[Entries on spatial positioning]
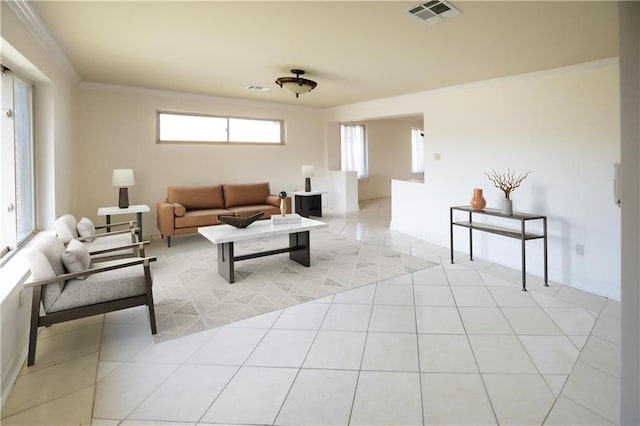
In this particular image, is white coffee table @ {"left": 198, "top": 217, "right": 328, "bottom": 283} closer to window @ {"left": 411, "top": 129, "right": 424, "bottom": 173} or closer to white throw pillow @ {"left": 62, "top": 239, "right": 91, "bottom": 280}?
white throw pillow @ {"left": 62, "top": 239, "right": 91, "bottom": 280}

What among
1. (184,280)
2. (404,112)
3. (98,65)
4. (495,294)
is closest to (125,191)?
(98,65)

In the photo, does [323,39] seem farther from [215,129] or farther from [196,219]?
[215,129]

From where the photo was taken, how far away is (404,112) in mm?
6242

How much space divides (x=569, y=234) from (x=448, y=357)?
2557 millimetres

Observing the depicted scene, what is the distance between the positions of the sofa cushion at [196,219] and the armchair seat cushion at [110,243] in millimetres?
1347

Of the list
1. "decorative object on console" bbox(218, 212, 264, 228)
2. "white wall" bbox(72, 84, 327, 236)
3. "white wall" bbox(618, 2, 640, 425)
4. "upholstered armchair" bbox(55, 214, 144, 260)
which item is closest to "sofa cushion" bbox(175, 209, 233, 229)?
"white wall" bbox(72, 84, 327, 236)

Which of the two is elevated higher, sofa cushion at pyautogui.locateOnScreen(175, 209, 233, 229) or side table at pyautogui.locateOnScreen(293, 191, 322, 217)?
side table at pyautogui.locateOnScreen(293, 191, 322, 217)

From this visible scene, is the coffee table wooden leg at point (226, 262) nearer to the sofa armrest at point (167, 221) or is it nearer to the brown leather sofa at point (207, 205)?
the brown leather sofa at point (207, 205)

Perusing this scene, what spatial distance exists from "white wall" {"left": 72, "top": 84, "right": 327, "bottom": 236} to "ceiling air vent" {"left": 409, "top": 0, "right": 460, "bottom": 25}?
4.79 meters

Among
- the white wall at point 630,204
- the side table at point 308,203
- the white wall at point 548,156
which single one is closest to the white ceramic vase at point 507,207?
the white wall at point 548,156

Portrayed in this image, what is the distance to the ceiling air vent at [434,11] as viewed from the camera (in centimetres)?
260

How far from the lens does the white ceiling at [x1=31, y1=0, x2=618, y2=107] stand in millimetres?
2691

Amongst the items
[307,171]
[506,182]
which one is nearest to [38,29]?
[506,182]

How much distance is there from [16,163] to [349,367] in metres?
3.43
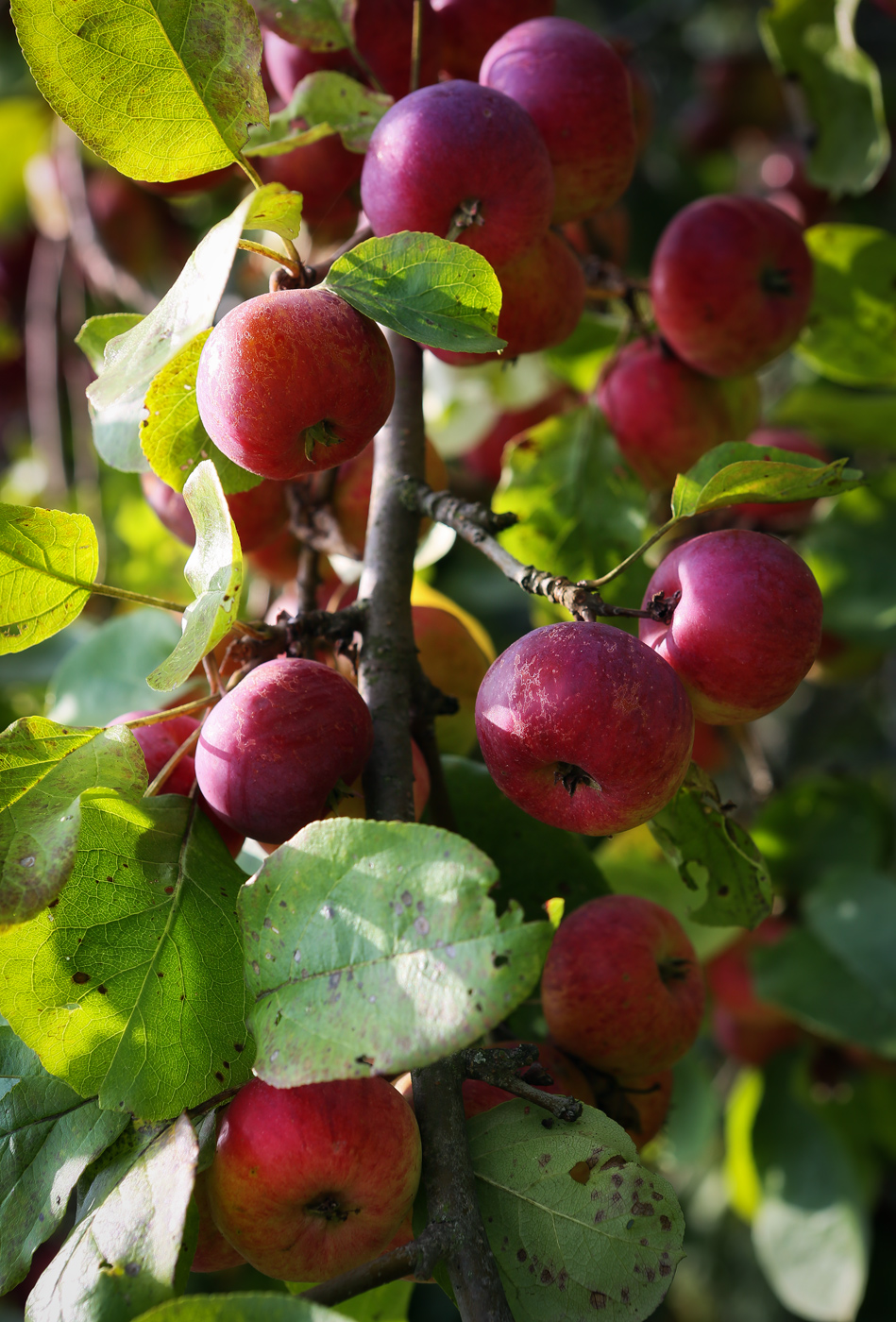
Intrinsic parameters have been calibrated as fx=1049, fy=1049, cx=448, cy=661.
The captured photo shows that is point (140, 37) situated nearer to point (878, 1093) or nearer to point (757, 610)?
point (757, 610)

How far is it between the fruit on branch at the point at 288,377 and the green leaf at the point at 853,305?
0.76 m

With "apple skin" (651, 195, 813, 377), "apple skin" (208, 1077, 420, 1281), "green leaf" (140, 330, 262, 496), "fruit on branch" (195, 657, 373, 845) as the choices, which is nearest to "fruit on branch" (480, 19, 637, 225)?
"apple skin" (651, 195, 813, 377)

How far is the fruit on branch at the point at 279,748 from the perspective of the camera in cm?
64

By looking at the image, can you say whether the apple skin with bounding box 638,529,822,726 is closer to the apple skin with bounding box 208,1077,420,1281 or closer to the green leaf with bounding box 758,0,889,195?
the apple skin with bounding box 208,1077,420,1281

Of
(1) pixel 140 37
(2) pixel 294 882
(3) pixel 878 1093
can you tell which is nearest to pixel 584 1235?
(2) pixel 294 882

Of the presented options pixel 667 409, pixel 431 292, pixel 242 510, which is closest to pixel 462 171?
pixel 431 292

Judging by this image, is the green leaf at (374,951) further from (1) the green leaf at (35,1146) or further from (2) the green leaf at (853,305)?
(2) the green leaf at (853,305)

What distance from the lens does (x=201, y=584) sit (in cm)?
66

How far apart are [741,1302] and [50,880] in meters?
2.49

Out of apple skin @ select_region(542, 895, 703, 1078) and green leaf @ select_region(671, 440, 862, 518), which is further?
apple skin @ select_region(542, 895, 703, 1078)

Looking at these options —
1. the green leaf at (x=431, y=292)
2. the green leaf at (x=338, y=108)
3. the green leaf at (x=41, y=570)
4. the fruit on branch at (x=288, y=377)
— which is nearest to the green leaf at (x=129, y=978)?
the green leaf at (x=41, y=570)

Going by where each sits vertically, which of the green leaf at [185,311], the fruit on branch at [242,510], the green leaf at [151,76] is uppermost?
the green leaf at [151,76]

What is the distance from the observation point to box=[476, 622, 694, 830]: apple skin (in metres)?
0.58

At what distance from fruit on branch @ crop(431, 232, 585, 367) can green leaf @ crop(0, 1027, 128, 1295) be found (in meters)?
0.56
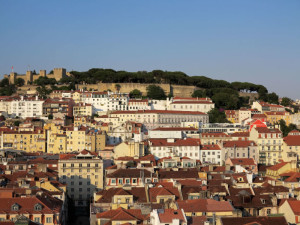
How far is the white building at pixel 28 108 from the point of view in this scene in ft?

* **Brief**
Please quote every item above word for word, leaving the pictures out of your reply.

* **Result for this task**
In this particular image, is white coffee table @ {"left": 198, "top": 217, "right": 328, "bottom": 283} closer to window @ {"left": 411, "top": 129, "right": 424, "bottom": 173} or closer to white throw pillow @ {"left": 62, "top": 239, "right": 91, "bottom": 280}?
white throw pillow @ {"left": 62, "top": 239, "right": 91, "bottom": 280}

What among
1. (184,280)
2. (404,112)
3. (98,65)
4. (495,294)
is closest to (125,191)?
(98,65)

In the photo, does [323,39] seem farther from [215,129] or farther from [196,219]?
[215,129]

From where the photo was taken, how far away is (404,112) in mm?
6242

How much space divides (x=569, y=234) from (x=448, y=357)?
2557 millimetres

Observing the depicted scene, what is the distance between the positions of the sofa cushion at [196,219] and the armchair seat cushion at [110,243] in millimetres?
1347

Of the list
1. "decorative object on console" bbox(218, 212, 264, 228)
2. "white wall" bbox(72, 84, 327, 236)
3. "white wall" bbox(618, 2, 640, 425)
4. "upholstered armchair" bbox(55, 214, 144, 260)
which item is closest to "sofa cushion" bbox(175, 209, 233, 229)?
"white wall" bbox(72, 84, 327, 236)

Which of the two is elevated higher, sofa cushion at pyautogui.locateOnScreen(175, 209, 233, 229) or side table at pyautogui.locateOnScreen(293, 191, 322, 217)?
side table at pyautogui.locateOnScreen(293, 191, 322, 217)

From this visible scene, is the coffee table wooden leg at point (226, 262) nearer to the sofa armrest at point (167, 221) or is it nearer to the brown leather sofa at point (207, 205)?
the brown leather sofa at point (207, 205)

Perusing this scene, what spatial distance exists from "white wall" {"left": 72, "top": 84, "right": 327, "bottom": 236} to "ceiling air vent" {"left": 409, "top": 0, "right": 460, "bottom": 25}?
4.79 meters

Among
- the white wall at point 630,204
- the side table at point 308,203
- the white wall at point 548,156
which single one is closest to the white ceramic vase at point 507,207?
the white wall at point 548,156

Portrayed in this image, what is the distance to the ceiling air vent at [434,11] as viewed from the camera (in centimetres)?
260

How far from the lens does the white ceiling at [x1=31, y1=0, x2=618, y2=107] stand in millimetres?
2691

Amongst the items
[307,171]
[506,182]
which one is nearest to [38,29]?
[506,182]

How much distance is there from [16,163] to [349,367] in metres?
3.43
Intrinsic parameters have been calibrated as fx=1049, fy=1049, cx=448, cy=661.
The captured photo shows that is point (140, 37) situated nearer to point (878, 1093) or nearer to point (757, 610)?
point (757, 610)

How far is it between the fruit on branch at the point at 288,377 and the green leaf at the point at 853,305?
0.76 m

With "apple skin" (651, 195, 813, 377), "apple skin" (208, 1077, 420, 1281), "green leaf" (140, 330, 262, 496), "fruit on branch" (195, 657, 373, 845) as the choices, which is nearest to "fruit on branch" (480, 19, 637, 225)?
"apple skin" (651, 195, 813, 377)

How far is the fruit on branch at the point at 279,748 from the perspective of the camera in cm?
64

By looking at the image, can you say whether the apple skin with bounding box 638,529,822,726 is closer to the apple skin with bounding box 208,1077,420,1281 or closer to the green leaf with bounding box 758,0,889,195?
the apple skin with bounding box 208,1077,420,1281

Of
(1) pixel 140 37
(2) pixel 294 882
(3) pixel 878 1093
can you tell which is nearest to pixel 584 1235?
(2) pixel 294 882

Of the presented options pixel 667 409, pixel 431 292, pixel 242 510, which is closest to pixel 462 171?
pixel 431 292

Judging by this image, is the green leaf at (374,951) further from (1) the green leaf at (35,1146) or further from (2) the green leaf at (853,305)?
(2) the green leaf at (853,305)

What distance from the lens does (x=201, y=584) sit (in cm)?
66

How far apart are [741,1302] and [50,880] in meters?
2.49

Out of apple skin @ select_region(542, 895, 703, 1078) and green leaf @ select_region(671, 440, 862, 518), which is further?
apple skin @ select_region(542, 895, 703, 1078)

Looking at these options —
1. the green leaf at (x=431, y=292)
2. the green leaf at (x=338, y=108)
3. the green leaf at (x=41, y=570)
4. the fruit on branch at (x=288, y=377)
— which is nearest to the green leaf at (x=129, y=978)?
the green leaf at (x=41, y=570)

Going by where each sits vertically, which of the green leaf at [185,311], the fruit on branch at [242,510], the green leaf at [151,76] is uppermost?
the green leaf at [151,76]

What is the distance from the observation point to box=[476, 622, 694, 830]: apple skin (in metres)?
0.58

At what distance from fruit on branch @ crop(431, 232, 585, 367) can green leaf @ crop(0, 1027, 128, 1295) be found (in meters)?
0.56
How far is the white building at pixel 28 108 from the point of view in this scene in ft?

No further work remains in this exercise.